*** Données à traiter ***

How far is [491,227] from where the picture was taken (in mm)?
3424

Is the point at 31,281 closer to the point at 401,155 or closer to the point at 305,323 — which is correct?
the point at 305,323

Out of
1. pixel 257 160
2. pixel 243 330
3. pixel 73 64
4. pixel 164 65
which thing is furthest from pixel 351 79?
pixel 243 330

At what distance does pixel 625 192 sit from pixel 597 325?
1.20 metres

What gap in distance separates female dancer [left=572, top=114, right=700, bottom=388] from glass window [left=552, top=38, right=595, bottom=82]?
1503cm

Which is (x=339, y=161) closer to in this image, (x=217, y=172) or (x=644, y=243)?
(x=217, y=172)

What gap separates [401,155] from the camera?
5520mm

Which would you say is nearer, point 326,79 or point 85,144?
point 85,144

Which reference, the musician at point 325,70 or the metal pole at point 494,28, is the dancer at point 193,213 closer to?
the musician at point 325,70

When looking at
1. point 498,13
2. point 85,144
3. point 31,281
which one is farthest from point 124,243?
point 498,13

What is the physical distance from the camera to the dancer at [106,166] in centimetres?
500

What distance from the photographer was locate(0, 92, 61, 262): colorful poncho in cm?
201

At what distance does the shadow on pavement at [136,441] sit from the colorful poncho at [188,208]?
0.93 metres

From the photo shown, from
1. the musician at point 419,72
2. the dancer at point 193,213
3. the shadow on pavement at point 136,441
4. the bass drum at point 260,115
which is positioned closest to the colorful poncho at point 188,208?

***

Exercice écrit — Recopiez à l'identique toutes les lignes des données ci-dessus, sans en omettre ni en modifier aucune.

Réponse à l'exercice —
How far is [491,227] from where the picture was taken (in mm)?
3424

Is the point at 31,281 closer to the point at 401,155 or closer to the point at 305,323 — which is correct?
the point at 305,323

Out of
1. pixel 257 160
2. pixel 243 330
3. pixel 73 64
4. pixel 164 65
which thing is furthest from pixel 351 79?
pixel 243 330

At what distance does pixel 625 192 sit from pixel 597 325?
1.20 metres

What gap in distance separates female dancer [left=572, top=114, right=700, bottom=388] from glass window [left=552, top=38, right=595, bottom=82]?
1503cm

Which is (x=339, y=161) closer to in this image, (x=217, y=172) or (x=644, y=243)?
(x=217, y=172)

What gap separates [401,155] from the camera?
5520mm

Which would you say is nearer, point 326,79 or point 85,144?
point 85,144

Which reference, the musician at point 325,70 or the metal pole at point 494,28, is the dancer at point 193,213 closer to?
the musician at point 325,70

When looking at
1. point 498,13
2. point 85,144
3. point 31,281
which one is farthest from point 124,243?
point 498,13

What is the physical distance from the camera to the dancer at [106,166] in centimetres?
500

What distance from the photographer was locate(0, 92, 61, 262): colorful poncho in cm?
201

At what distance does the shadow on pavement at [136,441] sit from the colorful poncho at [188,208]?
0.93 metres

From the photo shown, from
1. the musician at point 419,72
2. the dancer at point 193,213
3. the shadow on pavement at point 136,441
4. the bass drum at point 260,115
which is positioned closest to the colorful poncho at point 188,208?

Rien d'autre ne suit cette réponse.